Combined, the narrow definition and lack of guidelines allow the ministries to publish yearly reports where absolutely no lobbying activities were registered! Public hearings, introduced by the 2005 legislation, have not become an important element of the decision-making process. They are very rarely organised and can be called off almost without reason.

One MP in the government coalition went as far as to claim that public hearings obstruct the functioning of democracy, while unnecessarily delaying the decision-making process in the parliament!

In 2010, an attempt was made to amend lobbying regulation in Poland. Based on current public debate, what improvements (or potentially new problems) may come with new legal initiatives?

The 2010 draft proposal was extremely criticised at the early stage of preparation and never reached the parliament. Both the proposal and the debate have been buried and have not been resuscitated since.

In fact, not only had the 2010 draft failed to improve the current framework, but it created a new problem of explicitly violating the principle of equal access to decision-makers. It proposed differentiation between professional and non-professional lobbyists, while foreseeing different sets of rights and obligations for each group.

As a result, a representative of an NGO (non-professional lobbyist) would only be entitled to address the decision-maker in writing and not personally and will not be able to attend meetings of parliamentary committees. At the same time, there will be no reporting obligation for the NGO.

On the other hand, an in-house lobbyist for a company or a public affairs consultant would be able to meet decision-makers in person and attend the parliamentary meetings in exchange for a yearly detailed report on lobbying activities.

The good news is that the proposal was abandoned as it clearly violated basic principles of democratic governance. The bad news is that the reform moment might be missed and Poland would be stuck with very weak and counterproductive legislation for a longer period of time.

What lessons can countries such as the Czech Republic learn from the Polish example?

One lesson is that there is no point in having legislation just for the sake of ticking it off the list of things to do. Regulation that creates legal fiction, making Poland a ‘no lobbying’ land, is not really better than having no legislation at all.

Another lesson is that a comprehensive approach should be adopted for lobbying regulation if it is to have any chance of being successful. The main regulatory tools, namely registration and reporting, should constitute part and parcel of the framework, but they have to be designed and implemented carefully in order to prove effective in fostering transparency and allowing for public scrutiny.

An effective register of lobbying activity should be implemented in the form of one comprehensive and easily updated online platform, where information on both lobbyists and the lobbied (parliamentarians, high officials – categories need to be clearly defined) is provided.

In terms of content, the register should be based on reporting by both lobbyists and the lobbied. It should contain information on clients and lobbying campaign funding, as well as public office previously held by lobbyists, but also on the interests and career track of politicians (civil servants), as well as information about lobbying contacts.

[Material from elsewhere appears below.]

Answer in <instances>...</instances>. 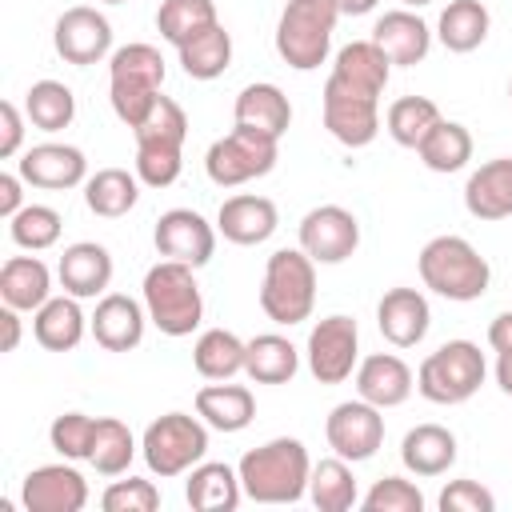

Obviously, no matter how carefully the regulatory provisions are designed, they will not work without the public authorities’ commitment to implementing good governance principles.

This involves due publication of all relevant documents, calls and results of consultations, as well as reports covering contacts with lobbyists. Adequate training of public officials, as well as enforcement of procedures for sanctioning misconduct, also constitutes a key to success.

Last but not least, the role of the media, think-tanks and watchdogs seems to be of tremendous importance, as it is them who carry out scrutiny tasks on behalf of citizens and on the basis of the information provided by registration and reporting tools.

Indeed, their role in supervising the conduct of both lobbyists and the lobbied lies at the heart of successful implementation of the lobbying regulatory framework.